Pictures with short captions
● ● ● ● ● ● ●
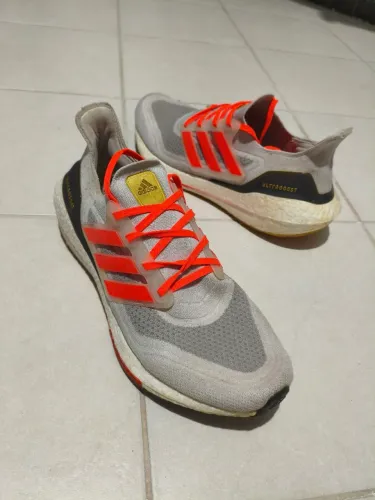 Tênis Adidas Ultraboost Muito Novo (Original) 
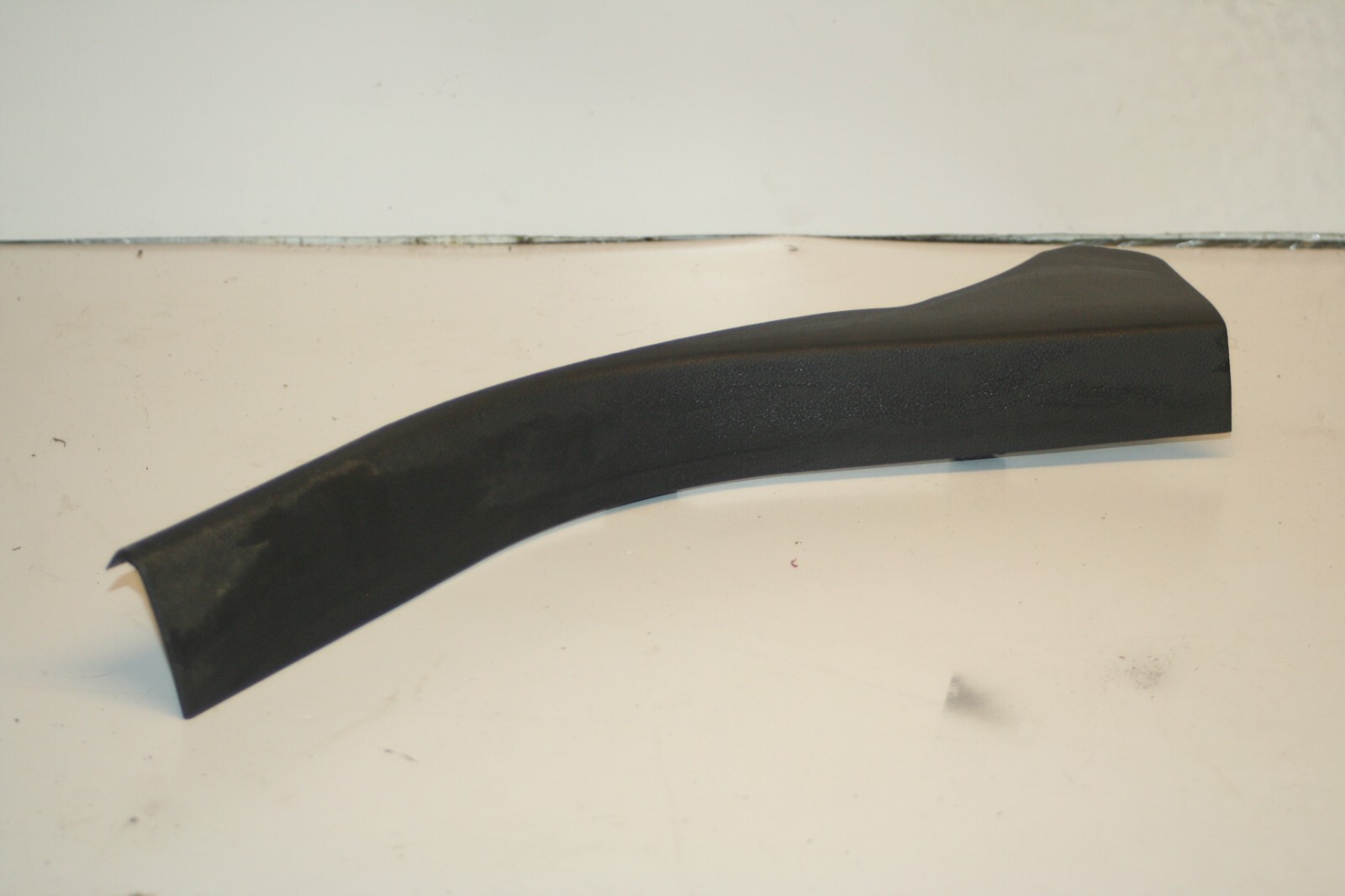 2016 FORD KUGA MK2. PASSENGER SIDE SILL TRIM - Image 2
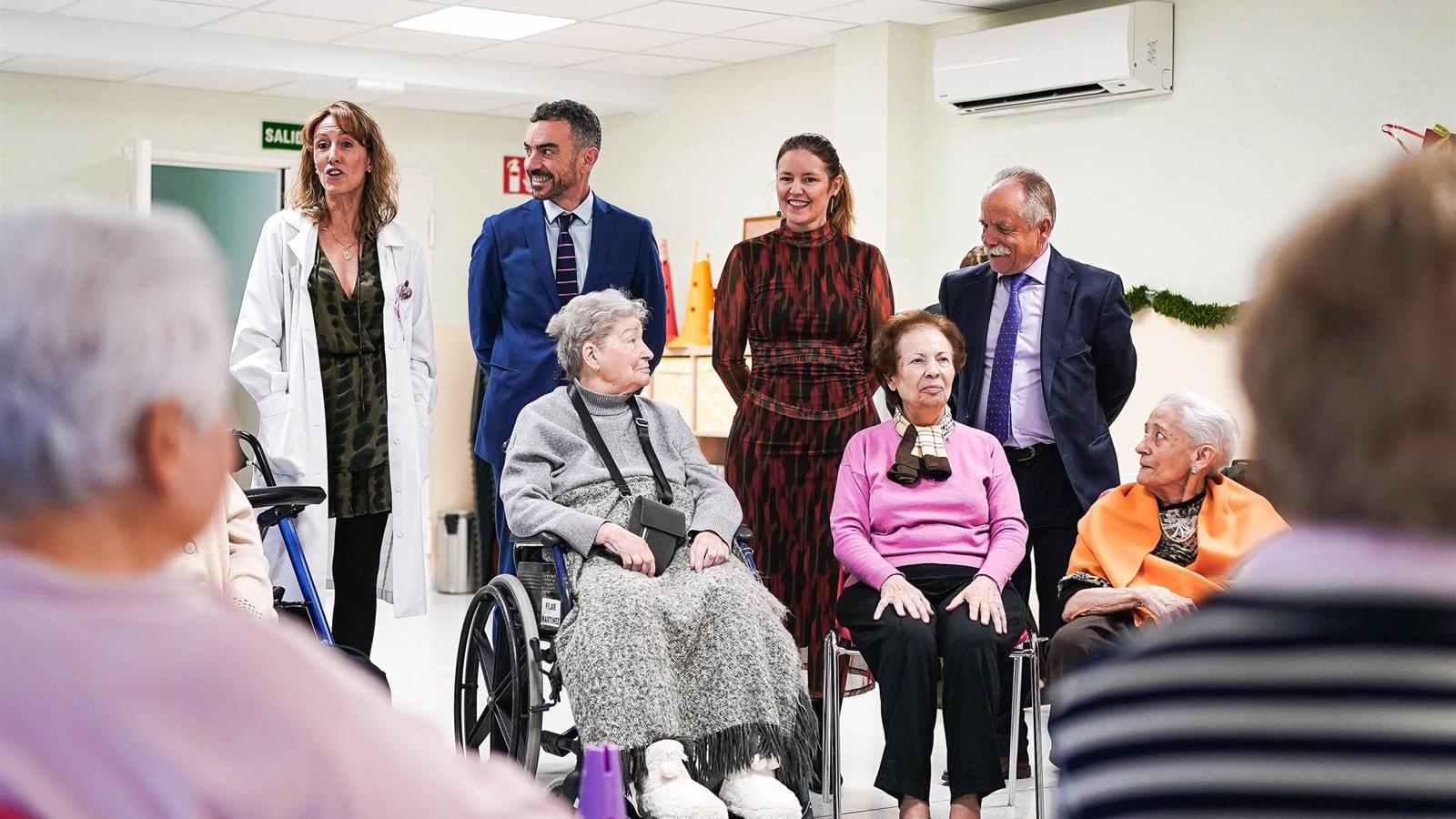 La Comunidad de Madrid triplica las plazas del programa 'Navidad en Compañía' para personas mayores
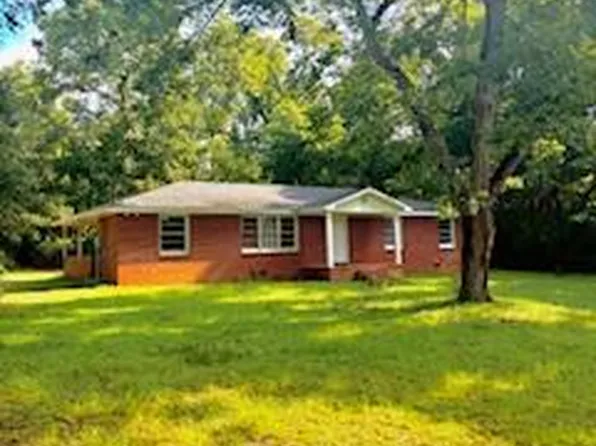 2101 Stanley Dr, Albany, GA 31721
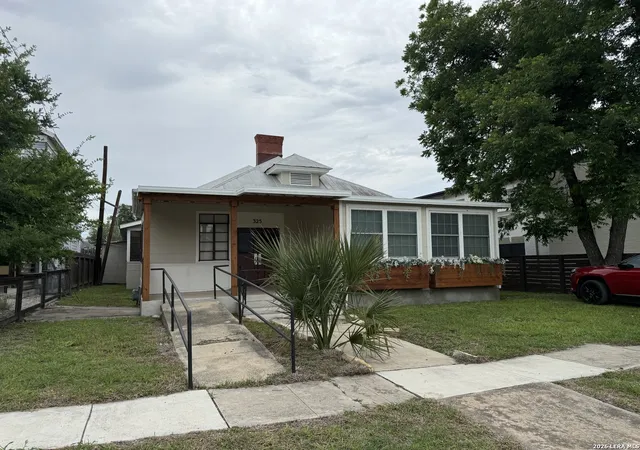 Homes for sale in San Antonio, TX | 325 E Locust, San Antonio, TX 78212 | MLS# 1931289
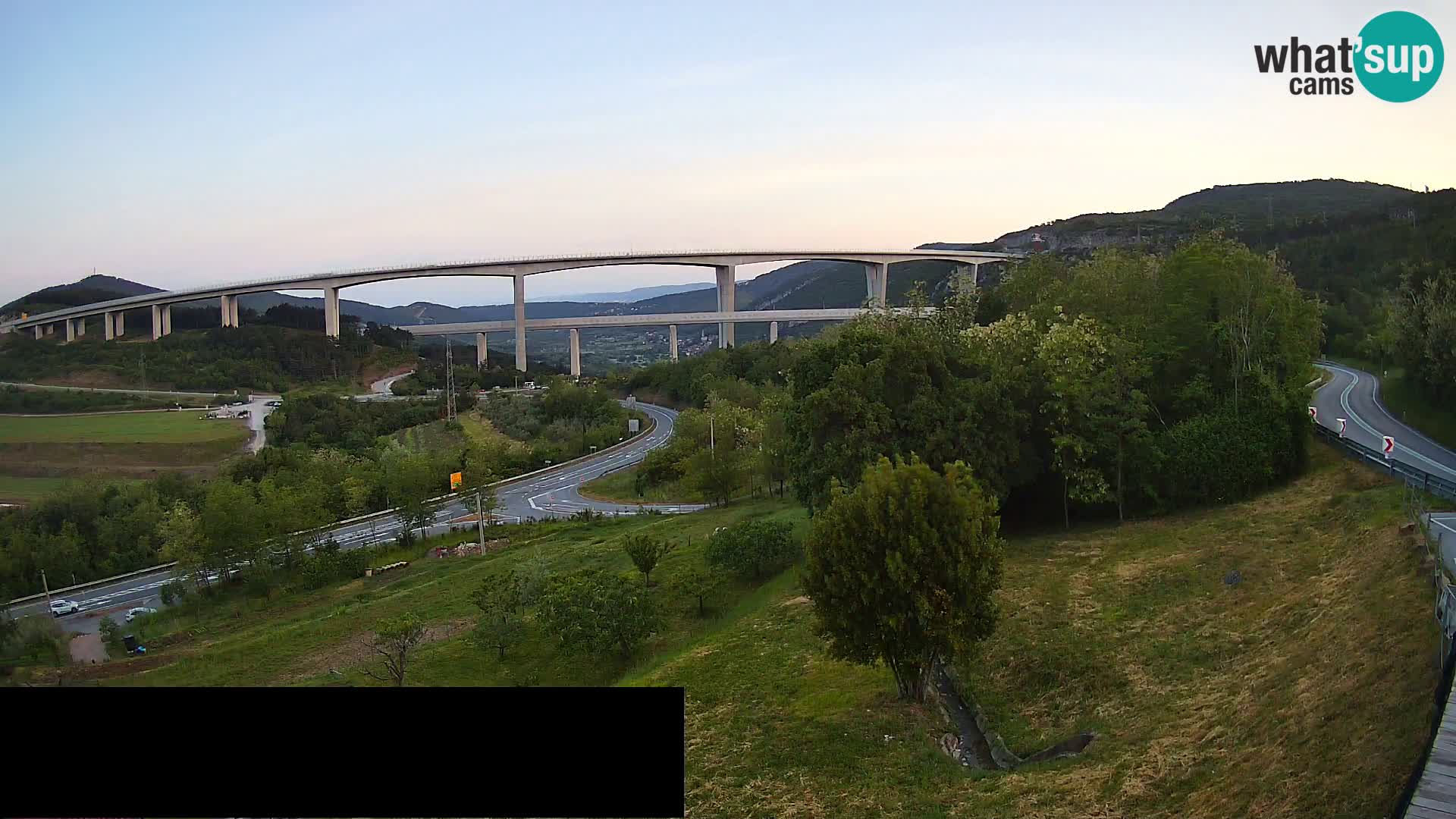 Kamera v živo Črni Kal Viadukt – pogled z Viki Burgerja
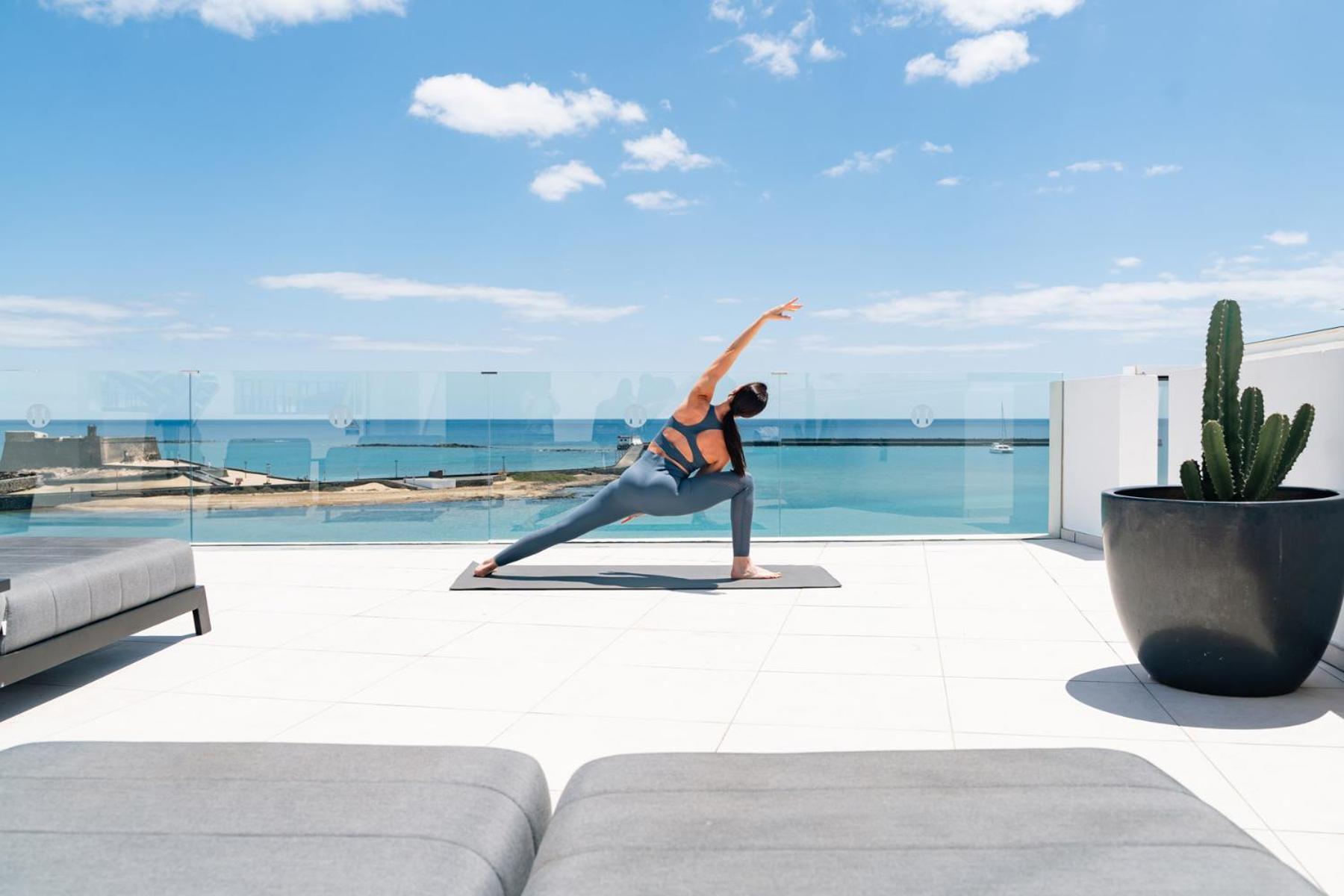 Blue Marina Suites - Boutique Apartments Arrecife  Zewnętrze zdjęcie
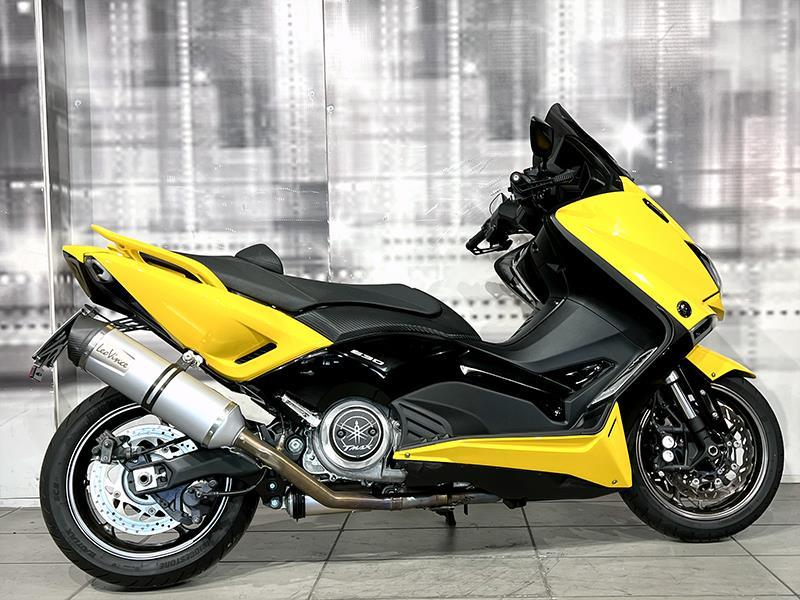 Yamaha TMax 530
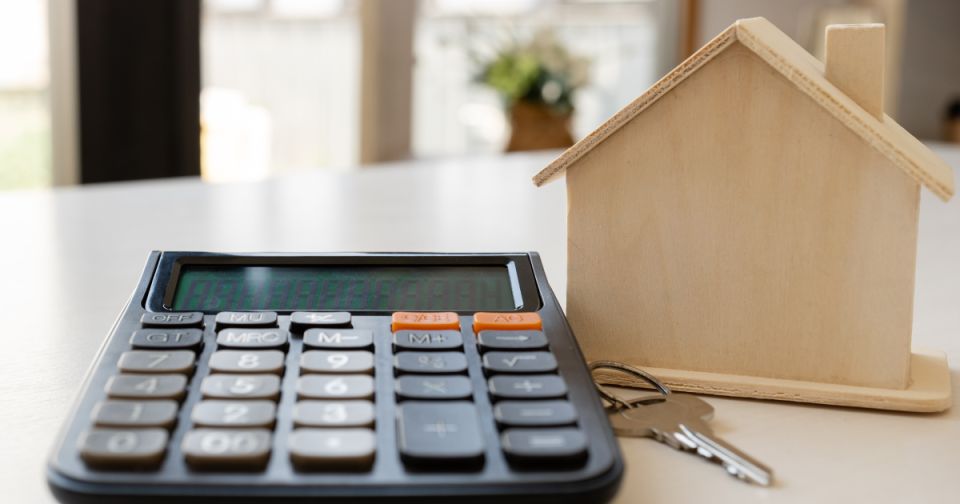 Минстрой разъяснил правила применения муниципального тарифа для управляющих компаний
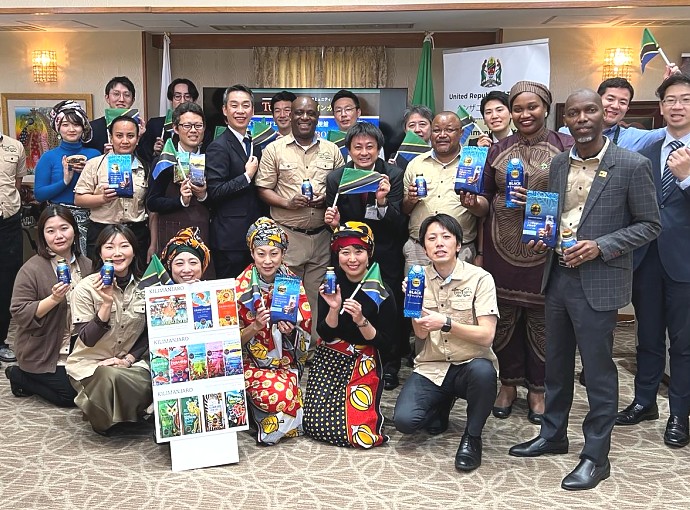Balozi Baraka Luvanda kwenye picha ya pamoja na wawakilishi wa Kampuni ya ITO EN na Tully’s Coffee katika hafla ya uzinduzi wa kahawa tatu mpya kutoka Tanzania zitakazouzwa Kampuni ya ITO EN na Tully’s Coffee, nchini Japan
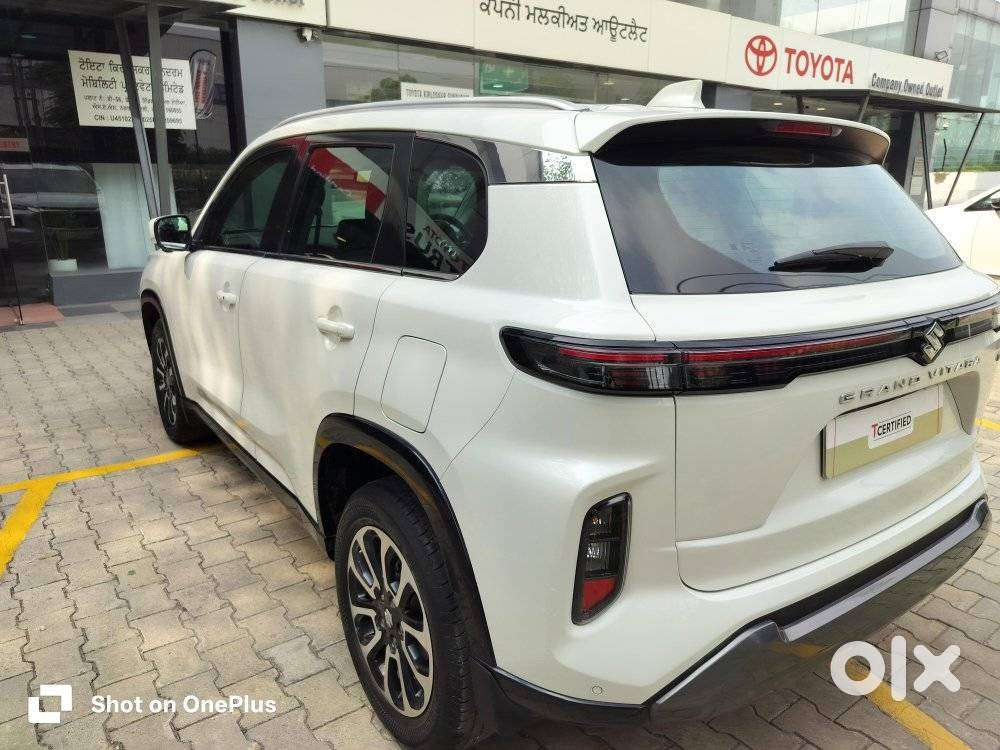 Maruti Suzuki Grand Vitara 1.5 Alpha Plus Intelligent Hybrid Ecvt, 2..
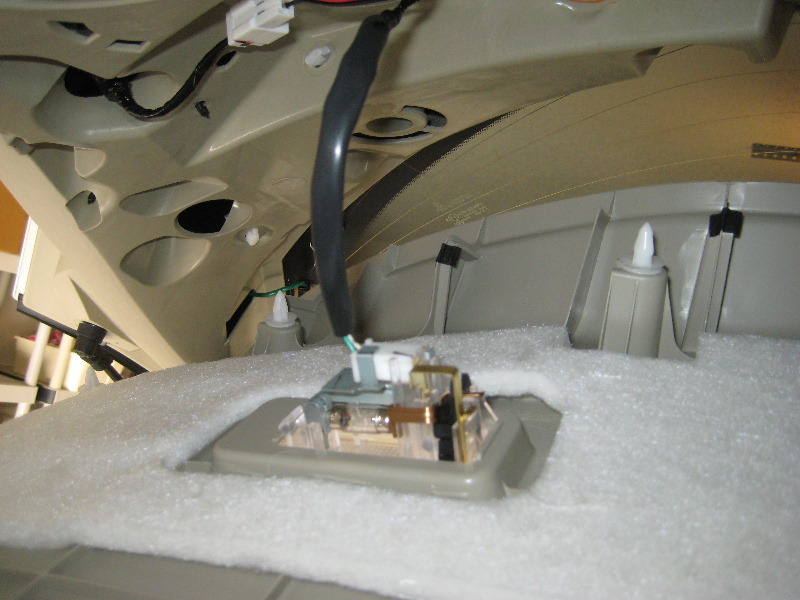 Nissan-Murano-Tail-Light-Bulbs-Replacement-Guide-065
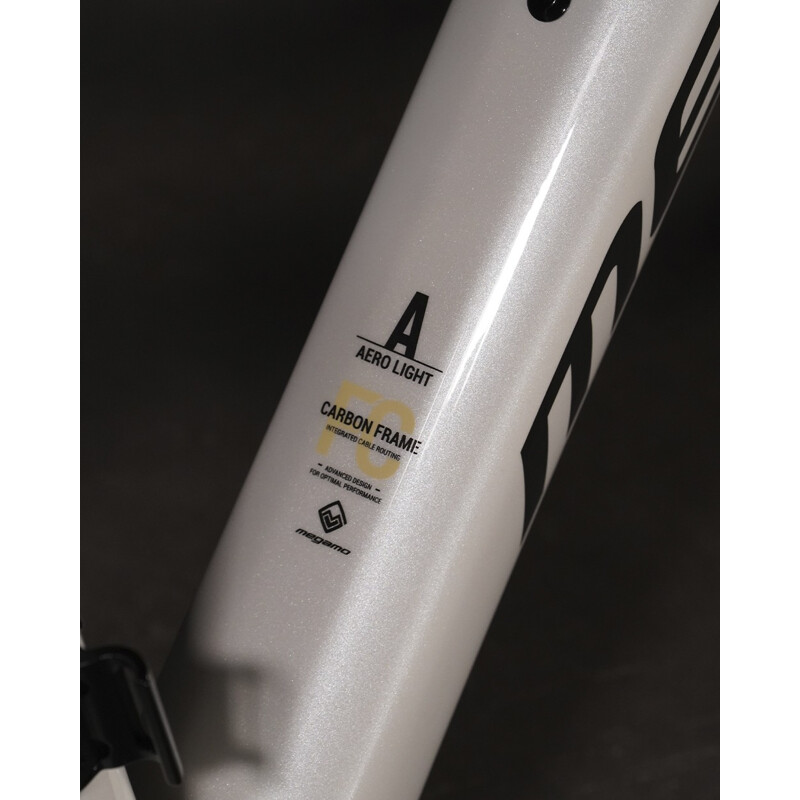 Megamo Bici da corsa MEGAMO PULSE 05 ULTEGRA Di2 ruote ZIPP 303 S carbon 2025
● ● ● ● ● ● ●
▸ **Problem to solve**
Repeat all entries exactly, pictures excluded.

▸ **Answer section**
 Tênis Adidas Ultraboost Muito Novo (Original) 
 2016 FORD KUGA MK2. PASSENGER SIDE SILL TRIM - Image 2
 La Comunidad de Madrid triplica las plazas del programa 'Navidad en Compañía' para personas mayores
 2101 Stanley Dr, Albany, GA 31721
 Homes for sale in San Antonio, TX | 325 E Locust, San Antonio, TX 78212 | MLS# 1931289
 Kamera v živo Črni Kal Viadukt – pogled z Viki Burgerja
 Blue Marina Suites - Boutique Apartments Arrecife  Zewnętrze zdjęcie
 Yamaha TMax 530
 Минстрой разъяснил правила применения муниципального тарифа для управляющих компаний
Balozi Baraka Luvanda kwenye picha ya pamoja na wawakilishi wa Kampuni ya ITO EN na Tully’s Coffee katika hafla ya uzinduzi wa kahawa tatu mpya kutoka Tanzania zitakazouzwa Kampuni ya ITO EN na Tully’s Coffee, nchini Japan
 Maruti Suzuki Grand Vitara 1.5 Alpha Plus Intelligent Hybrid Ecvt, 2..
 Nissan-Murano-Tail-Light-Bulbs-Replacement-Guide-065
 Megamo Bici da corsa MEGAMO PULSE 05 ULTEGRA Di2 ruote ZIPP 303 S carbon 2025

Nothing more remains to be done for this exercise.